_DEINE AUFGABEN_
- a) Schreibe alle Wendungen aus dem Text über die Lagerfeuer am Hohenhainer Tunnel heraus, die in Anführungszeichen stehen. Führe jede davon nur einmal auf.
- b) Führe den Text über die Lagerfeuer am Hohenhainer Tunnel im Anschluss an seinen letzten Satz mit einigen weiteren Sätzen fort.

_DER AUSGANGSTEXT_
□ □ □
Kein Feuer mehr vor dem Tunnel

Der Hohenhainer Tunnel
Der Hohenhainer Tunnel
Foto: WR
Generationen von Freudenbergern haben auf der freien Fläche vor dem Hohenhainer Tunnel, durch den heute ein Radweg führt, abends kampiert, Lagerfeuer und „sonst was“ gemacht. Damit soll nun Schluss sein. Revierförster Martin Lentrup berichtete bei Beratung des Forstwirtschaftsplanes im Hauptausschuss, dass für dieses Jahr die Aufforstung des Bereichs vorgesehen ist.

Freudenberg..  Generationen von Freudenbergern haben auf der freien Fläche vor dem Hohenhainer Tunnel, durch den heute ein Radweg führt, abends kampiert, Lagerfeuer und „sonst was“ gemacht. Damit soll nun Schluss sein. Revierförster Martin Lentrup berichtete bei Beratung des Forstwirtschaftsplanes im Hauptausschuss, dass für dieses Jahr die Aufforstung des Bereichs vorgesehen ist.

Flammen zu dicht am Wald

Damit will die Forstbehörde den verbotenen Lagerfeuern den Riegel vorschieben. Denn, so Lentrup: „Vom 1. März bis 31. Oktober ist im Abstand von 100 Metern zum Wald kein Feuer erlaubt.“ Dort allerdings stehen auch während dieser Zeit die Flammen „eineinhalb Meter hoch“, und die feiernden Jugendlichen beschallen die umliegenden Waldgebiete mit Lautsprecherboxen, aus denen „Rock’n’ Roll und Techno“ dringt. Ermahnungen blieben ungehört. Ihm seien sogar „Schläge angedroht“ worden, sagte Martin Lentrup, als er einmal in Uniform nach dem Rechten gesehen habe.
□ □ □
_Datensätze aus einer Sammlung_
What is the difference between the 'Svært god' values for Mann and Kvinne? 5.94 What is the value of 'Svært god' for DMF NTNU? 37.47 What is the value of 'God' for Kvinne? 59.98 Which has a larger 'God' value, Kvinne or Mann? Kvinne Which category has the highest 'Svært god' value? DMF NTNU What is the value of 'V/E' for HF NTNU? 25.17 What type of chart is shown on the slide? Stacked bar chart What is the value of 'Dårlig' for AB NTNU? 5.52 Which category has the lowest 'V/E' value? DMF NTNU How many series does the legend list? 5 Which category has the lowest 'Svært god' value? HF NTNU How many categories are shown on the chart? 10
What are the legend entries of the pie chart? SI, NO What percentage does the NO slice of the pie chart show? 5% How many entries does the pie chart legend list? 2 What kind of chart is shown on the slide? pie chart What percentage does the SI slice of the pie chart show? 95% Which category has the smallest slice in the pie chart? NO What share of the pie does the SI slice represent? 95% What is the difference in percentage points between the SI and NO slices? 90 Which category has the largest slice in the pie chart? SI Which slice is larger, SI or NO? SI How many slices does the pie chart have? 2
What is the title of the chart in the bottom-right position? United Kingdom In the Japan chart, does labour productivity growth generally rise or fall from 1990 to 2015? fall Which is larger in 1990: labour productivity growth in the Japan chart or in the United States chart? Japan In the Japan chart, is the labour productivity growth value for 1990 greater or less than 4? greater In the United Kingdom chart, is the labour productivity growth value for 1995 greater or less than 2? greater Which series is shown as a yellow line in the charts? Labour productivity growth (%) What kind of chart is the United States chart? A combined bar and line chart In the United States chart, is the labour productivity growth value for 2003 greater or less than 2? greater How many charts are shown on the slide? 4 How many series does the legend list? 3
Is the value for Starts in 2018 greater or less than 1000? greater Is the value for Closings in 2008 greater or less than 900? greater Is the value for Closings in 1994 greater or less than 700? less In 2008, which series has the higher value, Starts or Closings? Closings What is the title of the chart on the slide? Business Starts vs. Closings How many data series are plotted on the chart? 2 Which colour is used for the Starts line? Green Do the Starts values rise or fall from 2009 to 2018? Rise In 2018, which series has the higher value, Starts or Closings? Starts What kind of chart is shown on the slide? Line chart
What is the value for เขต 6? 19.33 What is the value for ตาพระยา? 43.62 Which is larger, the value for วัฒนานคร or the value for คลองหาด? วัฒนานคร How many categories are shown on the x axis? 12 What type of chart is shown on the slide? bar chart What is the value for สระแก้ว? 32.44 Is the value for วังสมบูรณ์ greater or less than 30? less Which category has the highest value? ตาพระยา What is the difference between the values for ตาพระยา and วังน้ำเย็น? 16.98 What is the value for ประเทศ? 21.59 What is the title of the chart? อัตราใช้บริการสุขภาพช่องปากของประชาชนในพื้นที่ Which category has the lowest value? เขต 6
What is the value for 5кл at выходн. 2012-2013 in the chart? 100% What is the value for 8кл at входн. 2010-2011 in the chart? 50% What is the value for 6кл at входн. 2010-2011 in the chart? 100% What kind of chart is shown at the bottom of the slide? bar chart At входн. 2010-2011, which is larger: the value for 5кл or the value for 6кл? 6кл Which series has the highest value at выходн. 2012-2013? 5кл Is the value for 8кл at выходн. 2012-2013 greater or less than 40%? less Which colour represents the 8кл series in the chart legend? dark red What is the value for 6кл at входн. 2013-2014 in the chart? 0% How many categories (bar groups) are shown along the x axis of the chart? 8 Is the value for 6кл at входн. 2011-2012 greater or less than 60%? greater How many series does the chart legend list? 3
□ □ □
_LÖSUNGEN DER REIHE_
- a)
„sonst was“
„Vom 1. März bis 31. Oktober ist im Abstand von 100 Metern zum Wald kein Feuer erlaubt.“
„eineinhalb Meter hoch“
„Rock’n’ Roll und Techno“
„Schläge angedroht“

- b)
Die Pläne des Forstbeamten kamen allerdings bei einigen Ausschussmitgliedern nicht gut an. Klaus Krämer (SPD) erinnerte daran, dass der Platz vor dem Tunnel immer schon ein Ort zum Feiern gewesen sei: „Das wurde immer geduldet, jetzt soll es verboten werden.“ Kornelia Busch-Pfaffe (CDU), die Vorsitzende des Ausschusses für Kultur und Touristik, wies darauf hin, dass für Familien dort sogar ein Picknick-Platz angelegt worden sei. AL-Sprecher Hans-Dieter Wierczoch sprach gar von einem „Traditionsplatz“.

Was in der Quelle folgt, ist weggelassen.